Hearing and Vulnerability, cont.

Last night I played one of my piano conversation evenings for a professional musician: the subject was beats, regular or not.  I am fascinated that so many of the jazz musicians whom I have taught over the years are more tyrannized by the beat than most classically trained musicians, and I wanted to test the waters with this woman, a klezmer drummer.

I asked her to choose what composers she thought would be most interesting for our purpose.  Chopin, Brahms, Grieg were her first choices. 

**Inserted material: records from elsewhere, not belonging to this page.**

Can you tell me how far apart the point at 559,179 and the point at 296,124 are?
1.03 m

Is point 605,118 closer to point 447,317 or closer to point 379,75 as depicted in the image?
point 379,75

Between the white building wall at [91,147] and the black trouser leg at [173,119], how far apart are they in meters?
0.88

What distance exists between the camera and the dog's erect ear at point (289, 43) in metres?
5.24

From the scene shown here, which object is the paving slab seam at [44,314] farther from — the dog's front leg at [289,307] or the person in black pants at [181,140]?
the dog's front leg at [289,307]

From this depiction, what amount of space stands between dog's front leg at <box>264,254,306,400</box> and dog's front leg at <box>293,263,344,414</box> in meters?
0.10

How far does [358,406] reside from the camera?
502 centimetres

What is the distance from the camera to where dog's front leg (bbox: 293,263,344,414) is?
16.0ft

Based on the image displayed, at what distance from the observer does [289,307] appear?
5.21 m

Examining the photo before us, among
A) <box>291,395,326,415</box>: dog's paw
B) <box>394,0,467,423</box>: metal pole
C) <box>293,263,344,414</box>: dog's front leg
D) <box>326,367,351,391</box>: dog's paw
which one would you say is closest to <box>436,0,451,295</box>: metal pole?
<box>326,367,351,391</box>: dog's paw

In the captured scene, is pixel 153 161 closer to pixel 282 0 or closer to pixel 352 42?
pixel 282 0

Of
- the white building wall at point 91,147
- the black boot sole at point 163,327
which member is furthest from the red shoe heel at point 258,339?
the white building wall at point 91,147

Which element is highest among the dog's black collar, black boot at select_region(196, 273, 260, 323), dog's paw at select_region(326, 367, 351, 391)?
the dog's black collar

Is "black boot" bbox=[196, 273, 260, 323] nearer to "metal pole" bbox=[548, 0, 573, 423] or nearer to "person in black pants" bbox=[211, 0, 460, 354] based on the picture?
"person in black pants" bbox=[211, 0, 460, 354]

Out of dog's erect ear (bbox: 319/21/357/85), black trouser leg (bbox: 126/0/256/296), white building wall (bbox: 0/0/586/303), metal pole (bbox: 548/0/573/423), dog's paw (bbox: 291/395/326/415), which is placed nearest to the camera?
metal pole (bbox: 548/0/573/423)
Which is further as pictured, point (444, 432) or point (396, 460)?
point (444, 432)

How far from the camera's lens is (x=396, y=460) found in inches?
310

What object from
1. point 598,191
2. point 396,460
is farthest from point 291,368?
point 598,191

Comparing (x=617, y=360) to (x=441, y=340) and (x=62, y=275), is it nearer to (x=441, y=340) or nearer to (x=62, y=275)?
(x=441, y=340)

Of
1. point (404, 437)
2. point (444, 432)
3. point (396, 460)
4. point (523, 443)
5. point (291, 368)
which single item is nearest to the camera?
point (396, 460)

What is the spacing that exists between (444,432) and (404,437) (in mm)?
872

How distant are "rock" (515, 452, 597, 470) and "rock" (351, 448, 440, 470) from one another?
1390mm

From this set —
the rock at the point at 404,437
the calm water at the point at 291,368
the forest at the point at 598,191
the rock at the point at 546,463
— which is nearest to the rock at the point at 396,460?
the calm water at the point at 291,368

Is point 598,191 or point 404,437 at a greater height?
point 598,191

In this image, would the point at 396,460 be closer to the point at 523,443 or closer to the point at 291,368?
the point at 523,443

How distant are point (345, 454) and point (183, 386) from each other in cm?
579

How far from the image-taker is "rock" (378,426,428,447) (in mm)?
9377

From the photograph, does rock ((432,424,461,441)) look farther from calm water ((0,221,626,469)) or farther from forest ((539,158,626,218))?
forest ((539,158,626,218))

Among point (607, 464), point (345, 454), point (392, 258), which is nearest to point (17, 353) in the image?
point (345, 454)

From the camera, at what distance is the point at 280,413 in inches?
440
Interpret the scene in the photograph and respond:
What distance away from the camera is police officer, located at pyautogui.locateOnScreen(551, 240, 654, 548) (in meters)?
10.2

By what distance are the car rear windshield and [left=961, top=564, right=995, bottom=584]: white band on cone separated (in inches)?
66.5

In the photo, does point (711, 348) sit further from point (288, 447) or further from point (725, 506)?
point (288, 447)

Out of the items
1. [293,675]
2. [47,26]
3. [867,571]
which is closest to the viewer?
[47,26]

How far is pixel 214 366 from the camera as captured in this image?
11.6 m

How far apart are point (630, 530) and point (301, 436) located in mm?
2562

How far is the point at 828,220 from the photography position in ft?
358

So Chopin.  I played for her the E-flat minor Polonaise, an early work not often played.  Her reaction matched mine when first I heard it almost fifty years ago -- an experience I will never forget.  She couldn't believe what she was hearing.  The piece begins with a fragment and then a pause.  Next comes a series of very quiet chords, no melody, and ritardando (getting progressively slower).  In other words, not at all like a polonaise or any other dance, not even like a piece of actual music.  This introduction builds and builds to an explosion of emotion before the actual dance begins.  The contrast is almost terrifying.

This is exactly the experience I had when I first heard Rubinstein play it in Carnegie Hall.  Even when the introduction repeated later in the work I couldn't believe what I was hearing.  So unlikely, so powerful.